Poi c’è il Pievasciata 2021: da vigne giovani, fa solo 6 mesi in botte e gioca sul frutto scuro – visciola, giuggiola – oltre che su rintocchi speziati che danno ritmo e carattere a un sorso agile, disinvolto, centrato nella sua semplicità. Decisamente più impegnativo il Boscobruno 2020: fermentazione con una quota del 10% di grappoli interi, macerazione più lunga, affinamento in barriques usate per l’80%. Rimane un po’ serioso sulle prime, ma ha questa matrice boschiva, silvana che ci riconduce al Chianti Classico ancor prima che al Pinot Nero; poi tira fuori aromi più varietali d’incenso, fiori rossi, nespola e cumino, che riecheggiano sul fondo di un sorso dotato di equilibrio e souplesse, con tannino vivace ma ben fuso nel corpo, l’acidità che fa la sua parte e il frutto nitido, maturo ma non sovramaturo, che prende la scena nel finale di ottima durata.

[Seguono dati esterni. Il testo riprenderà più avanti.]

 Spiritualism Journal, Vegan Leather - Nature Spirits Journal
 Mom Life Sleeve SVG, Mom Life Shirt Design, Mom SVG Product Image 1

Ovviamente Vallepicciola non è solo Pinot Nero, ma anche e soprattutto Sangiovese – che ricopre 1/3 della superficie – e vitigni bordolesi. Sul fronte del Gallo Nero, le etichette in degustazione sono due: un Classico base d’annata 2018 che evidenzia una chiave di lettura modernista, con l’ affinamento in barriques che irrobustisce il sorso, esaltando il bagaglio di mora, gelso, humus ed erbe aromatiche e completando il tutto con un cenno  di spezie dolci da rovere; e poi la Riserva 2018: anche questa giocata su sensazioni potenti di cedro e di melagrana, rosa appassita e cannella, rabarbaro e legni balsamici. È robusta, imponente anche nel bagaglio tannico, ma precisa e coerente dall’ingresso al finale.

Chiude il terzetto dei vini di punta di Vallepicciola la new entry aziendale: Migliorè 2018, taglio bordolese da vigne tra i 370 e i 420 mesi sul mare, tenuto in cantina per tre anni tra barrique e bottiglia prima del rilascio sul mercato.  Anche qui, la parte boschiva è in prima linea, seguita da aromi di legno di cedro e cioccolato fondente, composta di mirtilli ed eucalipto che fanno molto Pauillac di annata soleggiata. In bocca sfoggia un tannino scalpitante , “toscaneggiante” potremmo dire, che smorza il frutto e allenta la presa nel lungo finale mentolato. Un altro esempio di vino di stampo chiaramente internazionale che, però, non taglia i ponti con il territorio di provenienza.